> **Problem**
Beginning with the line that holds "Лук мелко измельчить, 4", copy each line through the end of the material below, exactly and with no pictures.

> **Records shown**
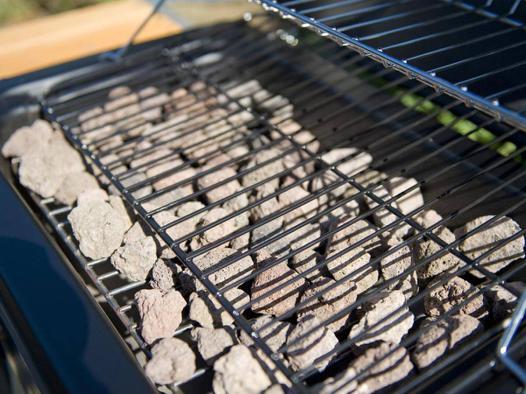 barbecue a gaz pierre de lave
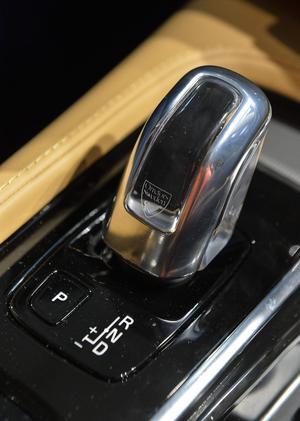 När försäljningen av konstglas har gått i stå kan Orrefors tillverka växelspaksknoppar till Volvo. Ett av alla tillval som ska stärka den lyxiga imagen och banden till skandinavisk design.   Foto: Anders Wiklund/TT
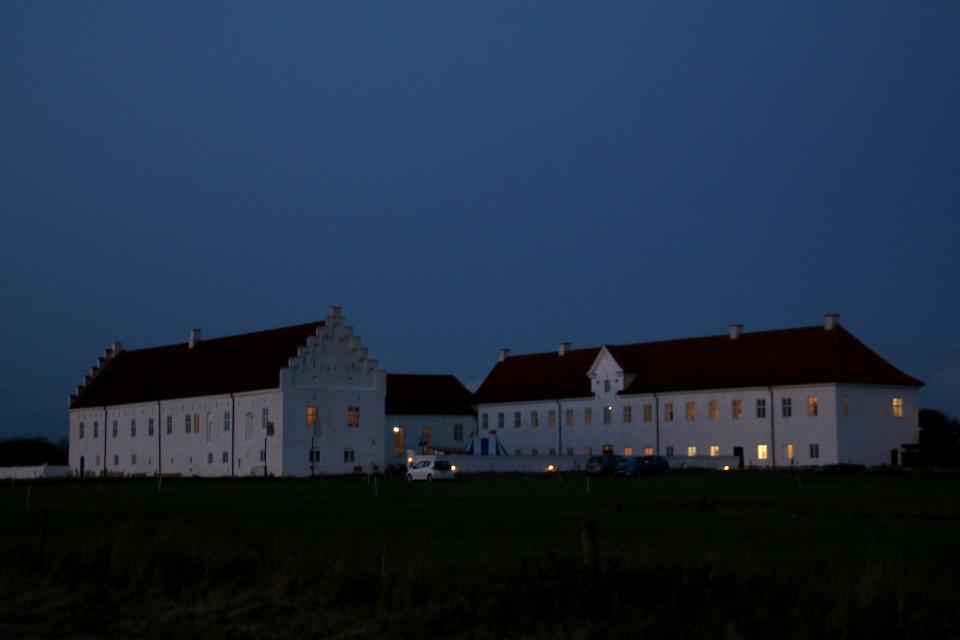 Монастырь Витскол в вечернее время. Фото 12 окт. 2019, г. Ранум / Ranum, Дания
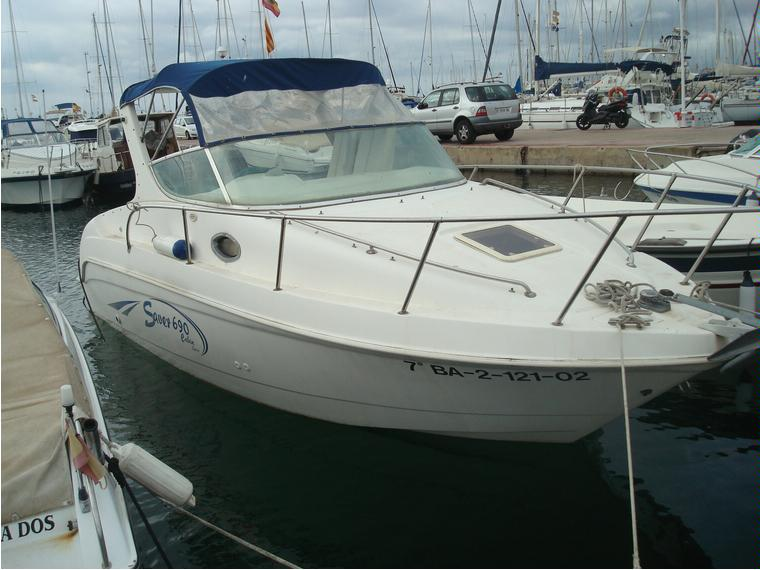 Saver 690 Cabin Sport in Port Bals  Cabin Cruisers used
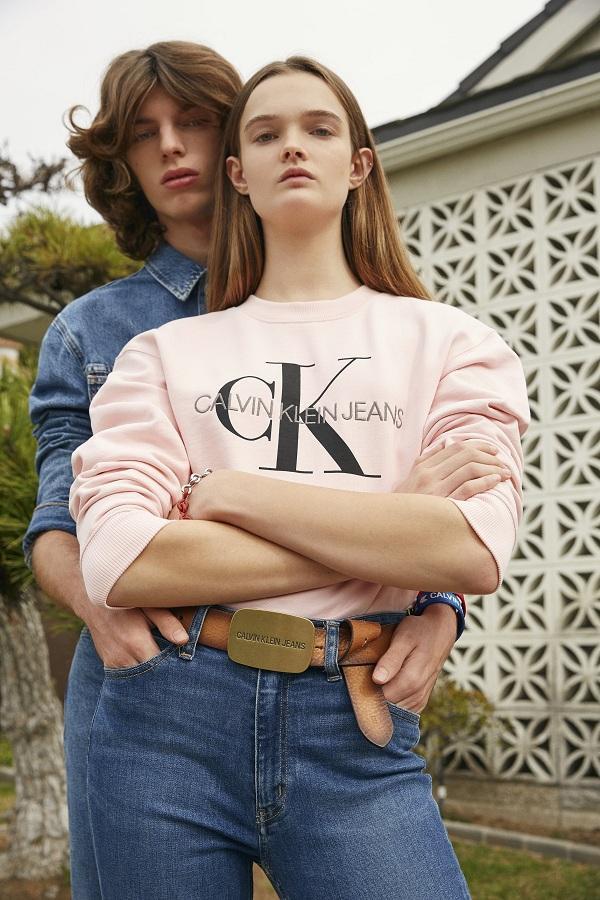 Phong cách denim theo xu hướng hoàn toàn mới, đơn giản dễ ứng dụng của Calvin Klein trong BST mới này
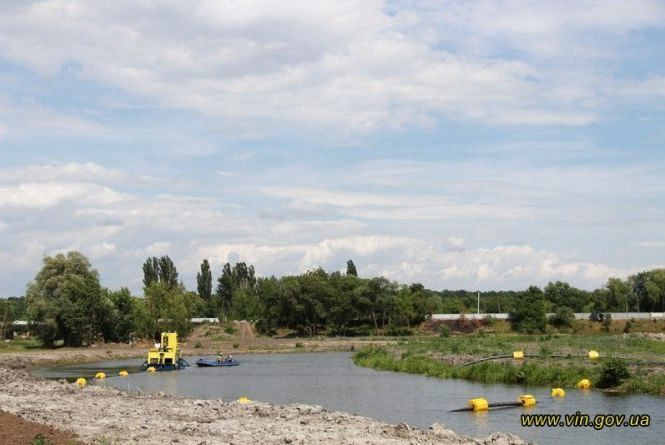 Розчищення Десенки: відновили замулені джерела і рівень води піднімається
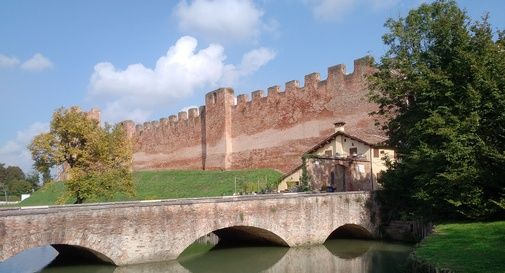 Gli spalti del castello rimangono a disposizione del Comune per altri due anni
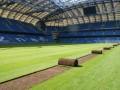 Смена ковра. На стадионе в Познани перестилают газон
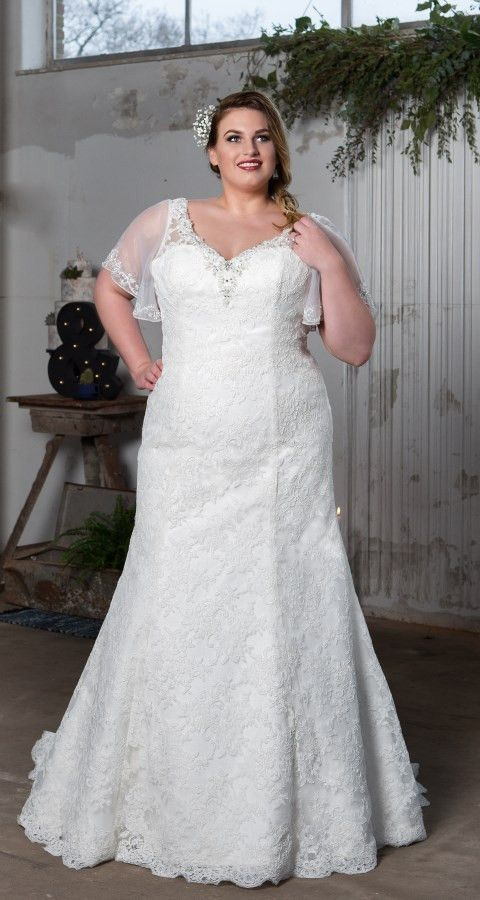 Do you remember our lovely plus-sized dress 'Cian'? It's open back and beautiful details …   Vestidos de casamento plus size, Noivas plus size, Vestido de casamento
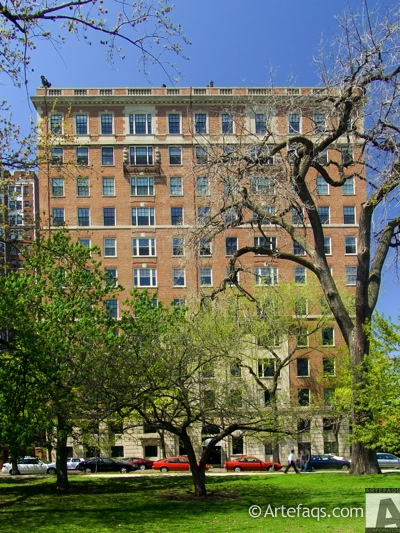Photograph of 2450 North Lakeview Avenue - Chicago, Illinois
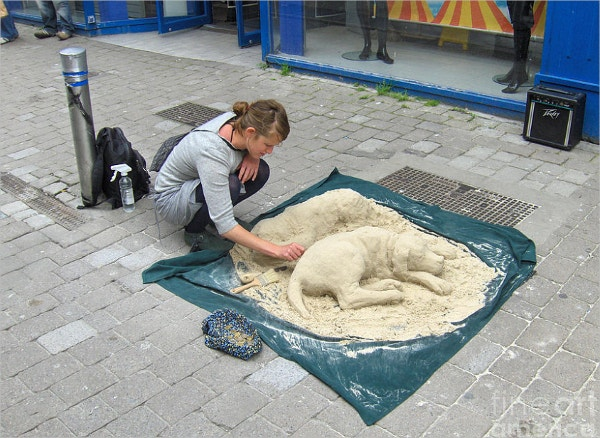 Street Sand Art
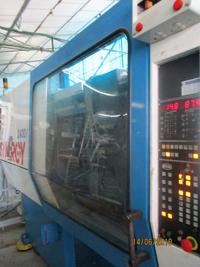 Inyectora de 240t NETSTAL Synergy 2400 DSP2 900SYN 1999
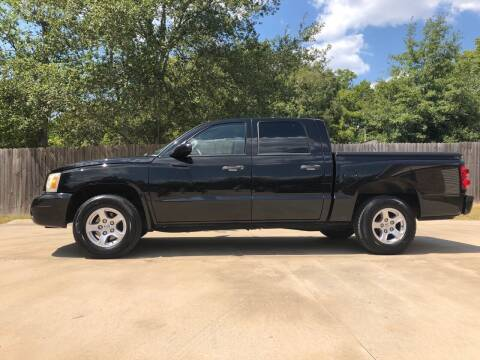 2007 Dodge Dakota for sale at H3 Auto Group in Huntsville TX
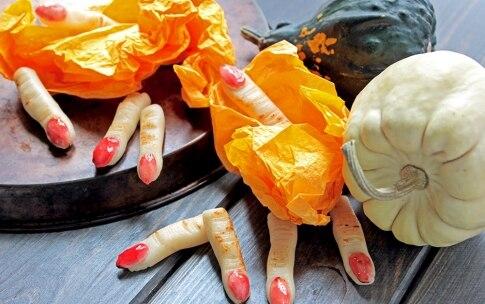 Preparazione Dita della strega di Halloween - Fase 3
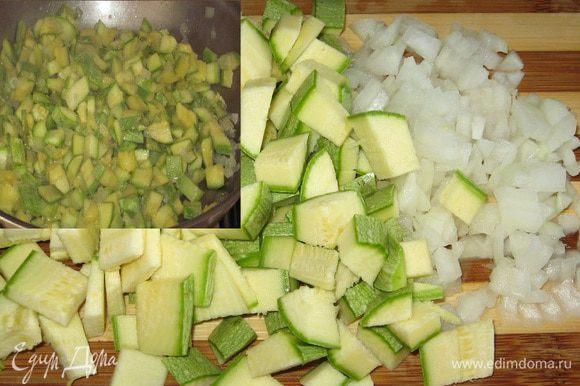 Лук мелко измельчить, 4 цукини нарезать кубиками. В сковороде разогреть оливковое масло и потушить овощи.Затем поместить в блендер и пюрировать.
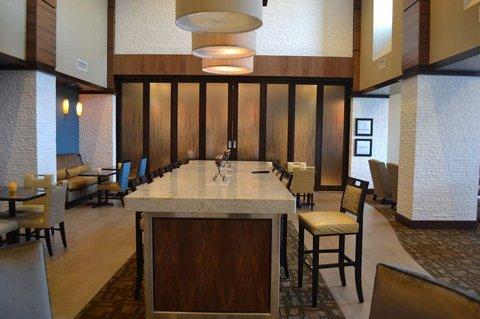 фото Hampton Inn-Suites Edgewood-Ab 488607874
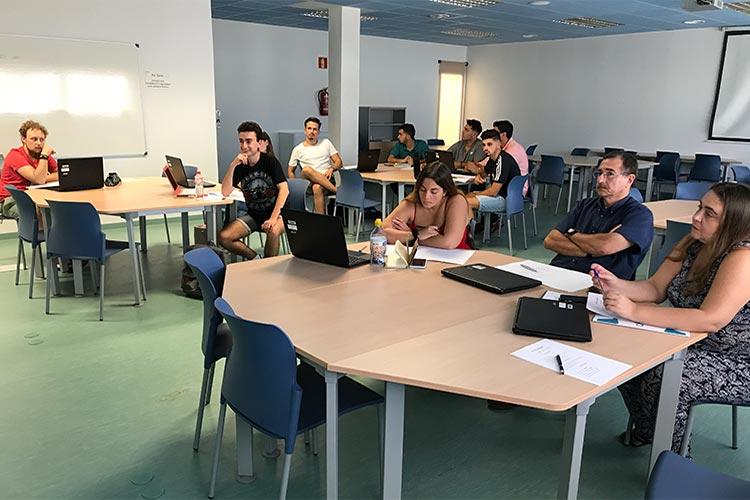 Taller TIC Juan Galera Cátedra Andalucía Emprende primer plano asistentes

> **Task answer**
 Лук мелко измельчить, 4 цукини нарезать кубиками. В сковороде разогреть оливковое масло и потушить овощи.Затем поместить в блендер и пюрировать.
 фото Hampton Inn-Suites Edgewood-Ab 488607874
 Taller TIC Juan Galera Cátedra Andalucía Emprende primer plano asistentes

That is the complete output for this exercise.